There are very few situations were a singleton pattern is appropiated. You have to be sure that there is a mandatory need of one and only one instance of a class instance. Normally you don't have this design requirement, but people tend to make it up.
Connections should be released as soon as you're done with your unit of work. You should not keep a connection open forever so converting your connection to a singleton won't help to improve your application design.
Connection pooling mechanism manage the complexity for you so you don't have to worry about performance in relation to open and close connections since this is optimized by design.
Connecting to a database server typically consists of several time-consuming steps. A physical channel such as a socket or a named pipe must be established, the initial handshake with the server must occur, the connection string information must be parsed, the connection must be authenticated by the server, checks must be run for enlisting in the current transaction, and so on.
In practice, most applications use only one or a few different configurations for connections.
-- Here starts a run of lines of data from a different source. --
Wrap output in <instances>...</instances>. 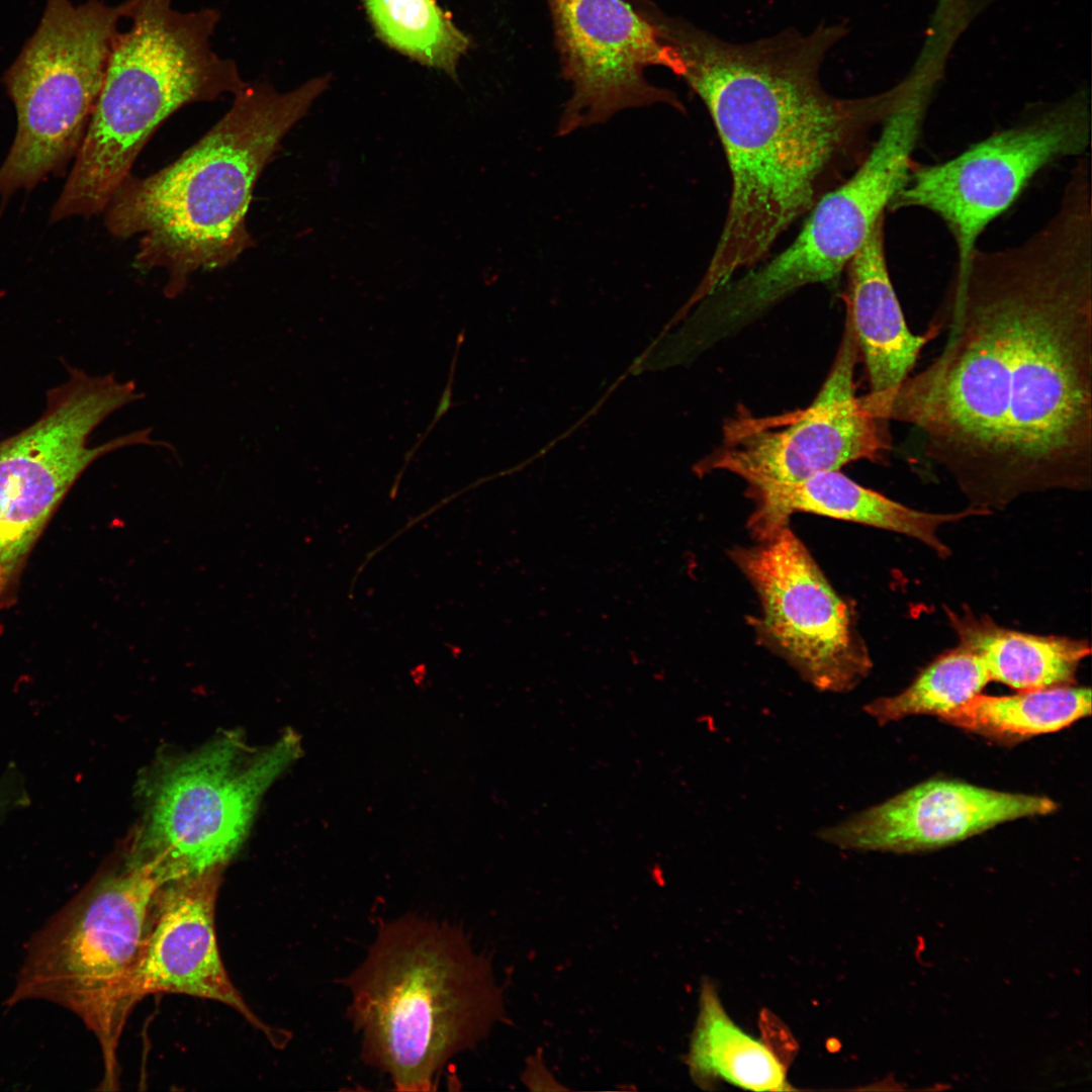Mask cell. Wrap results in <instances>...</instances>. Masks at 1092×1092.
Returning <instances> with one entry per match:
<instances>
[{"label":"cell","mask_w":1092,"mask_h":1092,"mask_svg":"<svg viewBox=\"0 0 1092 1092\" xmlns=\"http://www.w3.org/2000/svg\"><path fill=\"white\" fill-rule=\"evenodd\" d=\"M928 88L913 87L881 124L853 173L822 195L793 243L728 282L705 303L706 320L728 338L798 289L835 280L863 246L914 162Z\"/></svg>","instance_id":"cell-7"},{"label":"cell","mask_w":1092,"mask_h":1092,"mask_svg":"<svg viewBox=\"0 0 1092 1092\" xmlns=\"http://www.w3.org/2000/svg\"><path fill=\"white\" fill-rule=\"evenodd\" d=\"M1090 143L1087 104L1068 101L997 131L949 160L913 162L888 210L920 208L938 216L956 244L953 277H961L982 233L1034 176L1054 162L1083 157Z\"/></svg>","instance_id":"cell-11"},{"label":"cell","mask_w":1092,"mask_h":1092,"mask_svg":"<svg viewBox=\"0 0 1092 1092\" xmlns=\"http://www.w3.org/2000/svg\"><path fill=\"white\" fill-rule=\"evenodd\" d=\"M653 24L679 57L680 75L707 107L732 188L719 241L690 297L698 303L753 267L779 237L869 153L873 129L903 87L866 98L829 94L820 68L841 24L733 43L658 11Z\"/></svg>","instance_id":"cell-2"},{"label":"cell","mask_w":1092,"mask_h":1092,"mask_svg":"<svg viewBox=\"0 0 1092 1092\" xmlns=\"http://www.w3.org/2000/svg\"><path fill=\"white\" fill-rule=\"evenodd\" d=\"M757 595V639L822 692L846 693L872 668L848 602L831 586L804 543L782 528L729 551Z\"/></svg>","instance_id":"cell-13"},{"label":"cell","mask_w":1092,"mask_h":1092,"mask_svg":"<svg viewBox=\"0 0 1092 1092\" xmlns=\"http://www.w3.org/2000/svg\"><path fill=\"white\" fill-rule=\"evenodd\" d=\"M299 748L292 731L262 747L232 731L160 765L147 784L146 812L127 855L152 864L167 882L223 869L262 796Z\"/></svg>","instance_id":"cell-8"},{"label":"cell","mask_w":1092,"mask_h":1092,"mask_svg":"<svg viewBox=\"0 0 1092 1092\" xmlns=\"http://www.w3.org/2000/svg\"><path fill=\"white\" fill-rule=\"evenodd\" d=\"M562 75L571 85L557 135L608 121L621 110L667 104L685 112L670 90L647 81L661 66L680 77L676 52L630 1L546 0Z\"/></svg>","instance_id":"cell-14"},{"label":"cell","mask_w":1092,"mask_h":1092,"mask_svg":"<svg viewBox=\"0 0 1092 1092\" xmlns=\"http://www.w3.org/2000/svg\"><path fill=\"white\" fill-rule=\"evenodd\" d=\"M464 338H465V332H464V330H462L458 334L457 339H456L455 351H454V355L452 357V361H451V364H450L448 380H447L446 386H445V388H444V390L442 392V395L440 397L439 404H438V407H437V410L435 412L434 418L432 419V422L428 426L425 433H423L419 437L416 444L406 452V454L404 456L403 465H402L401 469L399 470V472L397 473V475L395 477V480H394V483L392 485L391 494H395V492L397 491V488H398L399 482L401 480V477L404 474V471H405L406 467L408 466L412 458L414 457V455L417 452V450L419 449V447L422 445V443L425 441V439L428 437V435L432 432V430L437 425V423L440 421V419L450 408H452L455 405L453 400H452L453 383H454V376H455V371H456V366H457V359H458V355H459V351L461 349V346H462V344L464 342Z\"/></svg>","instance_id":"cell-24"},{"label":"cell","mask_w":1092,"mask_h":1092,"mask_svg":"<svg viewBox=\"0 0 1092 1092\" xmlns=\"http://www.w3.org/2000/svg\"><path fill=\"white\" fill-rule=\"evenodd\" d=\"M686 1061L694 1082L703 1088L722 1081L752 1091L791 1089L776 1053L732 1020L709 984L702 988Z\"/></svg>","instance_id":"cell-20"},{"label":"cell","mask_w":1092,"mask_h":1092,"mask_svg":"<svg viewBox=\"0 0 1092 1092\" xmlns=\"http://www.w3.org/2000/svg\"><path fill=\"white\" fill-rule=\"evenodd\" d=\"M885 216L849 261L846 316L863 357L870 391L862 395L877 419L897 387L911 373L922 349L942 331L936 320L922 335L913 334L894 289L885 252Z\"/></svg>","instance_id":"cell-17"},{"label":"cell","mask_w":1092,"mask_h":1092,"mask_svg":"<svg viewBox=\"0 0 1092 1092\" xmlns=\"http://www.w3.org/2000/svg\"><path fill=\"white\" fill-rule=\"evenodd\" d=\"M166 880L129 857L99 872L31 938L8 1006L46 1000L75 1013L101 1049L102 1089L119 1084L117 1048L154 902Z\"/></svg>","instance_id":"cell-6"},{"label":"cell","mask_w":1092,"mask_h":1092,"mask_svg":"<svg viewBox=\"0 0 1092 1092\" xmlns=\"http://www.w3.org/2000/svg\"><path fill=\"white\" fill-rule=\"evenodd\" d=\"M377 37L390 49L457 80L470 38L436 0H362Z\"/></svg>","instance_id":"cell-22"},{"label":"cell","mask_w":1092,"mask_h":1092,"mask_svg":"<svg viewBox=\"0 0 1092 1092\" xmlns=\"http://www.w3.org/2000/svg\"><path fill=\"white\" fill-rule=\"evenodd\" d=\"M748 493L755 508L747 528L756 541L788 526L793 514L809 513L899 533L947 558L951 550L938 530L966 518L986 516L972 508L956 513L912 509L861 486L839 470L822 471L795 482L749 486Z\"/></svg>","instance_id":"cell-18"},{"label":"cell","mask_w":1092,"mask_h":1092,"mask_svg":"<svg viewBox=\"0 0 1092 1092\" xmlns=\"http://www.w3.org/2000/svg\"><path fill=\"white\" fill-rule=\"evenodd\" d=\"M945 614L960 645L981 657L991 680L1017 691L1072 686L1080 663L1091 653L1082 639L1010 630L968 610L945 608Z\"/></svg>","instance_id":"cell-19"},{"label":"cell","mask_w":1092,"mask_h":1092,"mask_svg":"<svg viewBox=\"0 0 1092 1092\" xmlns=\"http://www.w3.org/2000/svg\"><path fill=\"white\" fill-rule=\"evenodd\" d=\"M127 30L117 31L102 87L75 164L51 218L105 210L156 129L181 107L237 95L247 85L211 38L215 8L180 11L174 0H129Z\"/></svg>","instance_id":"cell-5"},{"label":"cell","mask_w":1092,"mask_h":1092,"mask_svg":"<svg viewBox=\"0 0 1092 1092\" xmlns=\"http://www.w3.org/2000/svg\"><path fill=\"white\" fill-rule=\"evenodd\" d=\"M345 982L363 1061L398 1090H430L451 1058L505 1019L489 958L446 922L407 915L383 924Z\"/></svg>","instance_id":"cell-4"},{"label":"cell","mask_w":1092,"mask_h":1092,"mask_svg":"<svg viewBox=\"0 0 1092 1092\" xmlns=\"http://www.w3.org/2000/svg\"><path fill=\"white\" fill-rule=\"evenodd\" d=\"M1091 713V690L1057 687L1011 696L976 695L939 719L982 736L1018 741L1059 731Z\"/></svg>","instance_id":"cell-21"},{"label":"cell","mask_w":1092,"mask_h":1092,"mask_svg":"<svg viewBox=\"0 0 1092 1092\" xmlns=\"http://www.w3.org/2000/svg\"><path fill=\"white\" fill-rule=\"evenodd\" d=\"M937 316L946 341L897 387L883 419L991 514L1092 484V195L1063 191L1022 243L977 249Z\"/></svg>","instance_id":"cell-1"},{"label":"cell","mask_w":1092,"mask_h":1092,"mask_svg":"<svg viewBox=\"0 0 1092 1092\" xmlns=\"http://www.w3.org/2000/svg\"><path fill=\"white\" fill-rule=\"evenodd\" d=\"M330 81L316 77L287 92L248 83L177 160L144 178L128 175L118 187L105 225L115 238L141 235L134 266L165 270L168 298L180 295L194 272L226 266L253 247L246 220L254 187Z\"/></svg>","instance_id":"cell-3"},{"label":"cell","mask_w":1092,"mask_h":1092,"mask_svg":"<svg viewBox=\"0 0 1092 1092\" xmlns=\"http://www.w3.org/2000/svg\"><path fill=\"white\" fill-rule=\"evenodd\" d=\"M222 869L164 884L133 972V1007L153 994H183L222 1003L240 1013L275 1046L288 1039L248 1006L223 966L215 935V906Z\"/></svg>","instance_id":"cell-15"},{"label":"cell","mask_w":1092,"mask_h":1092,"mask_svg":"<svg viewBox=\"0 0 1092 1092\" xmlns=\"http://www.w3.org/2000/svg\"><path fill=\"white\" fill-rule=\"evenodd\" d=\"M860 356L846 316L833 365L814 400L781 415L741 412L723 427L721 444L697 466L721 470L749 486L795 482L859 460H881L890 447L887 422L874 417L855 390Z\"/></svg>","instance_id":"cell-12"},{"label":"cell","mask_w":1092,"mask_h":1092,"mask_svg":"<svg viewBox=\"0 0 1092 1092\" xmlns=\"http://www.w3.org/2000/svg\"><path fill=\"white\" fill-rule=\"evenodd\" d=\"M990 681L981 657L959 644L937 657L904 691L874 700L864 711L881 725L913 715L940 717L980 694Z\"/></svg>","instance_id":"cell-23"},{"label":"cell","mask_w":1092,"mask_h":1092,"mask_svg":"<svg viewBox=\"0 0 1092 1092\" xmlns=\"http://www.w3.org/2000/svg\"><path fill=\"white\" fill-rule=\"evenodd\" d=\"M10 574H11V573H9V572H8L7 570H5L4 568L0 567V594H1V592H2V589H3V587H4V585H5V583L7 582V580H8V578H9Z\"/></svg>","instance_id":"cell-25"},{"label":"cell","mask_w":1092,"mask_h":1092,"mask_svg":"<svg viewBox=\"0 0 1092 1092\" xmlns=\"http://www.w3.org/2000/svg\"><path fill=\"white\" fill-rule=\"evenodd\" d=\"M1058 808L1050 798L931 780L818 832L850 850L909 852L942 847L1001 823Z\"/></svg>","instance_id":"cell-16"},{"label":"cell","mask_w":1092,"mask_h":1092,"mask_svg":"<svg viewBox=\"0 0 1092 1092\" xmlns=\"http://www.w3.org/2000/svg\"><path fill=\"white\" fill-rule=\"evenodd\" d=\"M48 392L43 415L0 442V567L12 573L51 514L84 470L114 450L149 445L172 450L143 429L88 447L91 433L118 408L144 397L133 381L70 369Z\"/></svg>","instance_id":"cell-10"},{"label":"cell","mask_w":1092,"mask_h":1092,"mask_svg":"<svg viewBox=\"0 0 1092 1092\" xmlns=\"http://www.w3.org/2000/svg\"><path fill=\"white\" fill-rule=\"evenodd\" d=\"M129 0L110 5L48 0L40 21L4 76L17 115L0 167V195L30 190L78 153L95 108L118 22Z\"/></svg>","instance_id":"cell-9"}]
</instances>
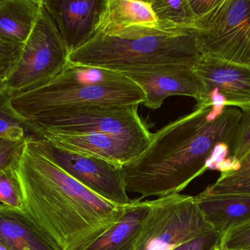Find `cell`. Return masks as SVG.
Listing matches in <instances>:
<instances>
[{"mask_svg": "<svg viewBox=\"0 0 250 250\" xmlns=\"http://www.w3.org/2000/svg\"><path fill=\"white\" fill-rule=\"evenodd\" d=\"M23 211L60 250H83L117 223L127 205L101 198L66 173L28 136L13 166Z\"/></svg>", "mask_w": 250, "mask_h": 250, "instance_id": "6da1fadb", "label": "cell"}, {"mask_svg": "<svg viewBox=\"0 0 250 250\" xmlns=\"http://www.w3.org/2000/svg\"><path fill=\"white\" fill-rule=\"evenodd\" d=\"M242 115L235 107L196 104L152 134L146 149L124 167L126 191L141 200L179 194L207 171L217 144L233 146Z\"/></svg>", "mask_w": 250, "mask_h": 250, "instance_id": "7a4b0ae2", "label": "cell"}, {"mask_svg": "<svg viewBox=\"0 0 250 250\" xmlns=\"http://www.w3.org/2000/svg\"><path fill=\"white\" fill-rule=\"evenodd\" d=\"M195 33L168 21L94 33L69 54L68 63L120 72L160 66H193L200 55Z\"/></svg>", "mask_w": 250, "mask_h": 250, "instance_id": "3957f363", "label": "cell"}, {"mask_svg": "<svg viewBox=\"0 0 250 250\" xmlns=\"http://www.w3.org/2000/svg\"><path fill=\"white\" fill-rule=\"evenodd\" d=\"M145 99L142 89L118 72L68 63L48 82L10 95V104L26 124L60 109L91 104L138 106Z\"/></svg>", "mask_w": 250, "mask_h": 250, "instance_id": "277c9868", "label": "cell"}, {"mask_svg": "<svg viewBox=\"0 0 250 250\" xmlns=\"http://www.w3.org/2000/svg\"><path fill=\"white\" fill-rule=\"evenodd\" d=\"M138 105L76 106L54 110L26 123L34 135L50 132L61 135L108 134L151 139L152 133L143 123Z\"/></svg>", "mask_w": 250, "mask_h": 250, "instance_id": "5b68a950", "label": "cell"}, {"mask_svg": "<svg viewBox=\"0 0 250 250\" xmlns=\"http://www.w3.org/2000/svg\"><path fill=\"white\" fill-rule=\"evenodd\" d=\"M193 32L200 54L250 66V0H215Z\"/></svg>", "mask_w": 250, "mask_h": 250, "instance_id": "8992f818", "label": "cell"}, {"mask_svg": "<svg viewBox=\"0 0 250 250\" xmlns=\"http://www.w3.org/2000/svg\"><path fill=\"white\" fill-rule=\"evenodd\" d=\"M211 230L194 197L167 195L149 201L132 250H173Z\"/></svg>", "mask_w": 250, "mask_h": 250, "instance_id": "52a82bcc", "label": "cell"}, {"mask_svg": "<svg viewBox=\"0 0 250 250\" xmlns=\"http://www.w3.org/2000/svg\"><path fill=\"white\" fill-rule=\"evenodd\" d=\"M68 57L57 26L42 2L35 27L23 44L19 63L4 82L6 92L11 95L48 82L62 71Z\"/></svg>", "mask_w": 250, "mask_h": 250, "instance_id": "ba28073f", "label": "cell"}, {"mask_svg": "<svg viewBox=\"0 0 250 250\" xmlns=\"http://www.w3.org/2000/svg\"><path fill=\"white\" fill-rule=\"evenodd\" d=\"M42 149L66 173L101 198L119 205L132 202L126 189L124 167L90 156L68 152L38 137Z\"/></svg>", "mask_w": 250, "mask_h": 250, "instance_id": "9c48e42d", "label": "cell"}, {"mask_svg": "<svg viewBox=\"0 0 250 250\" xmlns=\"http://www.w3.org/2000/svg\"><path fill=\"white\" fill-rule=\"evenodd\" d=\"M192 69L202 86V104L250 110V66L200 54Z\"/></svg>", "mask_w": 250, "mask_h": 250, "instance_id": "30bf717a", "label": "cell"}, {"mask_svg": "<svg viewBox=\"0 0 250 250\" xmlns=\"http://www.w3.org/2000/svg\"><path fill=\"white\" fill-rule=\"evenodd\" d=\"M120 73L135 82L146 95L143 105L157 110L173 95L191 97L196 104L204 101L203 90L192 66H160L127 69Z\"/></svg>", "mask_w": 250, "mask_h": 250, "instance_id": "8fae6325", "label": "cell"}, {"mask_svg": "<svg viewBox=\"0 0 250 250\" xmlns=\"http://www.w3.org/2000/svg\"><path fill=\"white\" fill-rule=\"evenodd\" d=\"M36 135L60 149L102 159L123 167L136 159L151 140L108 134L61 135L42 132Z\"/></svg>", "mask_w": 250, "mask_h": 250, "instance_id": "7c38bea8", "label": "cell"}, {"mask_svg": "<svg viewBox=\"0 0 250 250\" xmlns=\"http://www.w3.org/2000/svg\"><path fill=\"white\" fill-rule=\"evenodd\" d=\"M69 54L95 32L105 0H42Z\"/></svg>", "mask_w": 250, "mask_h": 250, "instance_id": "4fadbf2b", "label": "cell"}, {"mask_svg": "<svg viewBox=\"0 0 250 250\" xmlns=\"http://www.w3.org/2000/svg\"><path fill=\"white\" fill-rule=\"evenodd\" d=\"M207 223L222 235L250 220V194H211L207 189L194 197Z\"/></svg>", "mask_w": 250, "mask_h": 250, "instance_id": "5bb4252c", "label": "cell"}, {"mask_svg": "<svg viewBox=\"0 0 250 250\" xmlns=\"http://www.w3.org/2000/svg\"><path fill=\"white\" fill-rule=\"evenodd\" d=\"M0 243L9 250H60L23 210L0 205Z\"/></svg>", "mask_w": 250, "mask_h": 250, "instance_id": "9a60e30c", "label": "cell"}, {"mask_svg": "<svg viewBox=\"0 0 250 250\" xmlns=\"http://www.w3.org/2000/svg\"><path fill=\"white\" fill-rule=\"evenodd\" d=\"M158 19L151 1L105 0L94 33H106L132 26L154 27Z\"/></svg>", "mask_w": 250, "mask_h": 250, "instance_id": "2e32d148", "label": "cell"}, {"mask_svg": "<svg viewBox=\"0 0 250 250\" xmlns=\"http://www.w3.org/2000/svg\"><path fill=\"white\" fill-rule=\"evenodd\" d=\"M149 201L132 200L120 220L83 250H132L148 211Z\"/></svg>", "mask_w": 250, "mask_h": 250, "instance_id": "e0dca14e", "label": "cell"}, {"mask_svg": "<svg viewBox=\"0 0 250 250\" xmlns=\"http://www.w3.org/2000/svg\"><path fill=\"white\" fill-rule=\"evenodd\" d=\"M42 7V0H0V40L24 44Z\"/></svg>", "mask_w": 250, "mask_h": 250, "instance_id": "ac0fdd59", "label": "cell"}, {"mask_svg": "<svg viewBox=\"0 0 250 250\" xmlns=\"http://www.w3.org/2000/svg\"><path fill=\"white\" fill-rule=\"evenodd\" d=\"M151 6L158 21H168L193 30L197 17L189 0H151Z\"/></svg>", "mask_w": 250, "mask_h": 250, "instance_id": "d6986e66", "label": "cell"}, {"mask_svg": "<svg viewBox=\"0 0 250 250\" xmlns=\"http://www.w3.org/2000/svg\"><path fill=\"white\" fill-rule=\"evenodd\" d=\"M29 130L24 123L16 115L10 104V95L7 92L0 95V137L23 140Z\"/></svg>", "mask_w": 250, "mask_h": 250, "instance_id": "ffe728a7", "label": "cell"}, {"mask_svg": "<svg viewBox=\"0 0 250 250\" xmlns=\"http://www.w3.org/2000/svg\"><path fill=\"white\" fill-rule=\"evenodd\" d=\"M0 205L23 210V200L13 167L0 173Z\"/></svg>", "mask_w": 250, "mask_h": 250, "instance_id": "44dd1931", "label": "cell"}, {"mask_svg": "<svg viewBox=\"0 0 250 250\" xmlns=\"http://www.w3.org/2000/svg\"><path fill=\"white\" fill-rule=\"evenodd\" d=\"M211 194H250V175L221 174L218 180L206 188Z\"/></svg>", "mask_w": 250, "mask_h": 250, "instance_id": "7402d4cb", "label": "cell"}, {"mask_svg": "<svg viewBox=\"0 0 250 250\" xmlns=\"http://www.w3.org/2000/svg\"><path fill=\"white\" fill-rule=\"evenodd\" d=\"M218 245L229 250H250V220L223 233Z\"/></svg>", "mask_w": 250, "mask_h": 250, "instance_id": "603a6c76", "label": "cell"}, {"mask_svg": "<svg viewBox=\"0 0 250 250\" xmlns=\"http://www.w3.org/2000/svg\"><path fill=\"white\" fill-rule=\"evenodd\" d=\"M23 44L0 40V81L5 82L13 73L21 55Z\"/></svg>", "mask_w": 250, "mask_h": 250, "instance_id": "cb8c5ba5", "label": "cell"}, {"mask_svg": "<svg viewBox=\"0 0 250 250\" xmlns=\"http://www.w3.org/2000/svg\"><path fill=\"white\" fill-rule=\"evenodd\" d=\"M250 151V110L242 113L237 133L233 141L230 157L239 161L243 160Z\"/></svg>", "mask_w": 250, "mask_h": 250, "instance_id": "d4e9b609", "label": "cell"}, {"mask_svg": "<svg viewBox=\"0 0 250 250\" xmlns=\"http://www.w3.org/2000/svg\"><path fill=\"white\" fill-rule=\"evenodd\" d=\"M26 139L12 140L0 137V173L13 167L24 146Z\"/></svg>", "mask_w": 250, "mask_h": 250, "instance_id": "484cf974", "label": "cell"}, {"mask_svg": "<svg viewBox=\"0 0 250 250\" xmlns=\"http://www.w3.org/2000/svg\"><path fill=\"white\" fill-rule=\"evenodd\" d=\"M221 236L219 232L211 230L173 250H213L220 243Z\"/></svg>", "mask_w": 250, "mask_h": 250, "instance_id": "4316f807", "label": "cell"}, {"mask_svg": "<svg viewBox=\"0 0 250 250\" xmlns=\"http://www.w3.org/2000/svg\"><path fill=\"white\" fill-rule=\"evenodd\" d=\"M225 174L235 175V176H245L250 175V151L246 157L241 161L240 169L237 172L225 173Z\"/></svg>", "mask_w": 250, "mask_h": 250, "instance_id": "83f0119b", "label": "cell"}, {"mask_svg": "<svg viewBox=\"0 0 250 250\" xmlns=\"http://www.w3.org/2000/svg\"><path fill=\"white\" fill-rule=\"evenodd\" d=\"M4 92H6L5 85H4V82L0 81V95H1V94L4 93Z\"/></svg>", "mask_w": 250, "mask_h": 250, "instance_id": "f1b7e54d", "label": "cell"}, {"mask_svg": "<svg viewBox=\"0 0 250 250\" xmlns=\"http://www.w3.org/2000/svg\"><path fill=\"white\" fill-rule=\"evenodd\" d=\"M0 250H9L7 249V248H6L5 246H4V245H1V243H0Z\"/></svg>", "mask_w": 250, "mask_h": 250, "instance_id": "f546056e", "label": "cell"}, {"mask_svg": "<svg viewBox=\"0 0 250 250\" xmlns=\"http://www.w3.org/2000/svg\"><path fill=\"white\" fill-rule=\"evenodd\" d=\"M214 250H226V249H223V248H220L219 245H217V246L215 247V248H214Z\"/></svg>", "mask_w": 250, "mask_h": 250, "instance_id": "4dcf8cb0", "label": "cell"}, {"mask_svg": "<svg viewBox=\"0 0 250 250\" xmlns=\"http://www.w3.org/2000/svg\"></svg>", "mask_w": 250, "mask_h": 250, "instance_id": "1f68e13d", "label": "cell"}]
</instances>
This means that during application execution, many identical connections will be repeatedly opened and closed. To minimize the cost of opening connections, ADO.NET uses an optimization technique called connection pooling.
Connection pooling reduces the number of times that new connections must be opened. The pooler maintains ownership of the physical connection. It manages connections by keeping alive a set of active connections for each given connection configuration. Whenever a user calls Open on a connection, the pooler looks for an available connection in the pool. If a pooled connection is available, it returns it to the caller instead of opening a new connection. When the application calls Close on the connection, the pooler returns it to the pooled set of active connections instead of closing it. Once the connection is returned to the pool, it is ready to be reused on the next Open call.